Which is why this latest blast of “innovation” from A-B shows that they don’t get the whole idea at all, that their marketing department is utterly clueless on how to do anything other than try to solve problems with an enema bag full of advertising cash, that they are morally bankrupt when it comes to their conception of the soul of beer.
I’m not talking about Budweiser, Michelob or even Bud Light. They are what they are – they’re definitely beer with a capital Suds. But Tilt? B-to-the-E (pictured here)? 9th Street?
Light beer with fruit flavors is an idea that’s come and righteously gone, and buzzjolt energy beer is an idea that should have been stillborn. If you want to make a beer that’s different, you don’t have to be degrading. This is like saying you want to change football to make it more appealing, which you do by running NASCAR races around the field while the players – half of them tiny women – ice-dance the ball to the end zone. It’s an abomination, a stench in the nostrils of the Beer Gods.
Beer doesn’t need to be “improved” or changed. There are already great beers out there. There are some people at A-B who understand that: Wild Hop and Michelob Marzen prove that.

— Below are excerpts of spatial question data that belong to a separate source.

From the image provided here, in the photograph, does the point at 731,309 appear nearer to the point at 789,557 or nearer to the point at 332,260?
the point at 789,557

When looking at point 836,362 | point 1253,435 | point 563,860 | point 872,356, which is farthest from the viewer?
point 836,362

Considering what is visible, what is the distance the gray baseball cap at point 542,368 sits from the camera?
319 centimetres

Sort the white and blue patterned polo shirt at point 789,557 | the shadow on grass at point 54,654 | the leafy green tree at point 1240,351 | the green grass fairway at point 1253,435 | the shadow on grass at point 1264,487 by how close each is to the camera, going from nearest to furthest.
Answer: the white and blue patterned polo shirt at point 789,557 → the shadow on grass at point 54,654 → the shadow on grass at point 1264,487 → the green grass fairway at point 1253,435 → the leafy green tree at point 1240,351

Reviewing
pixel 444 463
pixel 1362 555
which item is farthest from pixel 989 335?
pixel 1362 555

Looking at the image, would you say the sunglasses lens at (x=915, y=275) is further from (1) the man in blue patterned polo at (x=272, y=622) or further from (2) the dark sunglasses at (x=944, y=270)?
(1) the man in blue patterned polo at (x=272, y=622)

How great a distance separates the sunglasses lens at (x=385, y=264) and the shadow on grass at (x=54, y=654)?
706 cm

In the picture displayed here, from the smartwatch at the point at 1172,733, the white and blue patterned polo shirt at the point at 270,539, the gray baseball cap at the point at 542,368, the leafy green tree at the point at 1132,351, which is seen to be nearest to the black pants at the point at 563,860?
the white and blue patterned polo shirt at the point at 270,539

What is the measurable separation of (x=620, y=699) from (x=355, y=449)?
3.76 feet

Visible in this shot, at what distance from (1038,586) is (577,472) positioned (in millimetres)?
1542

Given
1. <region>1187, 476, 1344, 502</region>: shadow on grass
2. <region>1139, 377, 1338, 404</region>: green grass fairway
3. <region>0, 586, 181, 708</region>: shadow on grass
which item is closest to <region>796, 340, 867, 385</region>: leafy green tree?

Hell, even the pumpkin beer does, much as that baffles me. Fire the whole marketing department and get some real beer drinkers in there to sell beer, not sour-assed belly wash.
Stop throwing stuff at the wall. There’s a seafood lasagna in the oven that smells great, a big antipasto on the table already and the pizza guy just rang the doorbell. All different, all ready to go.
Quit screwing around with that crap you’re making and let’s eat.